Their true Neapolitan pizza dough is made with Tipo 00 flour from grain chosen expressly for the dough by millers in Naples. It has reduced gluten content so it's not elastic, but rather extensible — that is, it stays stretched when pulled out. The result is an ultra thin crust in the center of the dough and a big, puffy rim around the outside, burnt black in spots from the fierce heat of the oven. Tomatoes are San Marzanos, the choicest Italian plum tomatoes. Cheeses include the incomparable mozzarella di bufala, made from the milk of water buffalo. The pizzas are flash-baked in the 800-degree oven for no more than 90 seconds.

On a recent night, four pizzas were listed on the menu. The House-Smoked Mozzerella (how strange to see the name of this cheese misspelled on the menu when they take such care to be so authentic) di Bufala Pizza ($15.50, 4 stars) is topped with minced salumi and young torpedo onion and is nothing short of exquisite.

But enough about the pizza. How about the salumi? Salumi is cured pork meats of several types, including dry-cured salame. There's a whole menu of salumi at Oenotri and it's all made by hand in-house. The menu includes a dozen dry cured meats and four cooked and formed salumi. I chose four dry cured and two cooked and formed Salumi ($15, 4 stars). The dry-cured sliced pork sausages included Nostrano made with mace, clove and garlic; Sardegna made with saffron, ginger and grappa; Lonza, similar to pancetta and made with black pepper, and Sanguanaccio made with pork blood, anise and garlic. Each was as good a slice of Italian-style dry cured pork meat as I've ever had. The cooked and formed salumi-pork rillettes and a country-style liver pat?were very good but not up to the level of the dry cured stuff. A basket of house-made crackers accompanied the salumi.
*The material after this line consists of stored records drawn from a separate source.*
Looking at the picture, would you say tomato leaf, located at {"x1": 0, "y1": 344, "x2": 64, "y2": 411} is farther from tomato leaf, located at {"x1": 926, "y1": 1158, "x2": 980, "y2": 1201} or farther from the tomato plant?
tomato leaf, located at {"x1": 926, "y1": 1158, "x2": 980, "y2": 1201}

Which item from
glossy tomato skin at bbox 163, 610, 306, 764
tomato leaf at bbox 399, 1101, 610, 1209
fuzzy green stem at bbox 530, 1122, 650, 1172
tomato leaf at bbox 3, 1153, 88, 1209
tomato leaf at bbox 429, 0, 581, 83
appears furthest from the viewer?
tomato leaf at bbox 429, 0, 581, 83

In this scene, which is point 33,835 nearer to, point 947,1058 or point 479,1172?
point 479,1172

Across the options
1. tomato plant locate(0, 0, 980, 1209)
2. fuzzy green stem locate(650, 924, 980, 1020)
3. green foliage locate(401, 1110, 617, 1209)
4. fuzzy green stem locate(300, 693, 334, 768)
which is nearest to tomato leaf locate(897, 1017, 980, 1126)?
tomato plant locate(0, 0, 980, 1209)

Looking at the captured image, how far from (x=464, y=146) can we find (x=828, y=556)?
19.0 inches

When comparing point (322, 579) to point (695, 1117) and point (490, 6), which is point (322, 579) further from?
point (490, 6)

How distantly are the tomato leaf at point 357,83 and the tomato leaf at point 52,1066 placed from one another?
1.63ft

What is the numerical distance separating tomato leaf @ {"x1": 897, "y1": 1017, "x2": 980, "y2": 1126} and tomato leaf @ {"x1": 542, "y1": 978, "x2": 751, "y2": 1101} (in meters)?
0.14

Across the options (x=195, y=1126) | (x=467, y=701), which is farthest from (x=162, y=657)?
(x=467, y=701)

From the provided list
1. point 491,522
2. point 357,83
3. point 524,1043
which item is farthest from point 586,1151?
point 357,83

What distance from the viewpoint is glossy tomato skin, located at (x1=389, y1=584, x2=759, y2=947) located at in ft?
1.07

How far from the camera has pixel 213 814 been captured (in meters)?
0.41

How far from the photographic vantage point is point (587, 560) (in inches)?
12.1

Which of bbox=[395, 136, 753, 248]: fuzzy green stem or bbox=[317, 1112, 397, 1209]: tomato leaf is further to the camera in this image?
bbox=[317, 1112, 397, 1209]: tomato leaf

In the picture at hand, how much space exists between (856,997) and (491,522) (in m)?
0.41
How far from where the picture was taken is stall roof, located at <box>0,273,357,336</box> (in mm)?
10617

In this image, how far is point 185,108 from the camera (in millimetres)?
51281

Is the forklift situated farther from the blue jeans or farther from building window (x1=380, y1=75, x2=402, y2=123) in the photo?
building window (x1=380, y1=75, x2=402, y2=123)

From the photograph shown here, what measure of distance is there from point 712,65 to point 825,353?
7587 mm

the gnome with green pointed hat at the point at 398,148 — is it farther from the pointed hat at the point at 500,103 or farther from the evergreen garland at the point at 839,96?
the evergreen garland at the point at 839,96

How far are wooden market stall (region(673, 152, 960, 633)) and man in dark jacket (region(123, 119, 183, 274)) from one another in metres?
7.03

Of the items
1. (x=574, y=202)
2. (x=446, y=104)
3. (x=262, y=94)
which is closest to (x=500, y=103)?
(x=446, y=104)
If this restaurant has a drawback, it's that it fills up fast from the time the doors open at 5:30. The noise level from the sound system's fondness for metal hair bands and the excited chatter of the diners veers upwards, close to unbearable.

Service is impeccable, even with a house full of patrons. If you must wait to be seated, there's a full bar where you may.

The wine list is split between California and Italian wines — and there are some great, rare and very expensive bottles along with moderately priced ones. For instance, a 1997 Bruno Giacosa Barbaresco is $325, a 1993 Aldo Conterno Barolo is $250, and if you're looking for a big-time palate education, splurge for a 1998 Tomasso Bussola TB Amarone at $175. There's a whole page of Italian sparklers, too. Corkage is $10 for the first bottle and $25 for each bottle thereafter.

Besides the pizzas and salumi, much else is available. Arugula Salad ($13, 2? stars) was seeded with oven-roasted peaches and pistachios but was far too oily. But the Beet Salad ($12, 3 stars) with avocado, almonds and mache was just right.

Among the pasta dishes were Pennette ($14.50, 3 stars), tiny tomato-flavored penne pasta cooked to resemble risotto and swirled around with a crookneck squash puree. Very elegant. Bucatini all'Amatriciana ($14.50, 4 stars) was a perfect pasta — long tubes of bucatini — given a spicy tomatoey meat sauce, although traditionists in the town of Amatrice often make it the ancient way, with a white sauce and guanciale, as it was made before the discovery of the New World and tomatoes.

The pleasurable part of the Lamb Shoulder Braised in Marsala ($25, 2? stars) with house-cured olives and white Spanish beans was the tender, flavorful chunks of braised lamb. The unpleasurable part was the bitter, chewy dandelion greens that accompanied the meat.

Another plus: everything emerged from the kitchen on time and piping hot. Not bad in a restaurant so busy you can hardly hear yourself think.

To sum up: Oenotri is destined to become a Napa institution for the exquisite quality of its food and the dedication of its staff.